Aim of the task >> Each entry needs to be retyped exactly, with nothing added or dropped.

━━━ Records shown

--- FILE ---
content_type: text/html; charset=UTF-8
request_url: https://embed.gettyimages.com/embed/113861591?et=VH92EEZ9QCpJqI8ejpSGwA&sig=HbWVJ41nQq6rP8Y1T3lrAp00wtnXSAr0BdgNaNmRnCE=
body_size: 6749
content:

━━━━━━

Solution to this exercise >>
--- FILE ---
content_type: text/html; charset=UTF-8
request_url: https://embed.gettyimages.com/embed/113861591?et=VH92EEZ9QCpJqI8ejpSGwA&sig=HbWVJ41nQq6rP8Y1T3lrAp00wtnXSAr0BdgNaNmRnCE=
body_size: 6749
content:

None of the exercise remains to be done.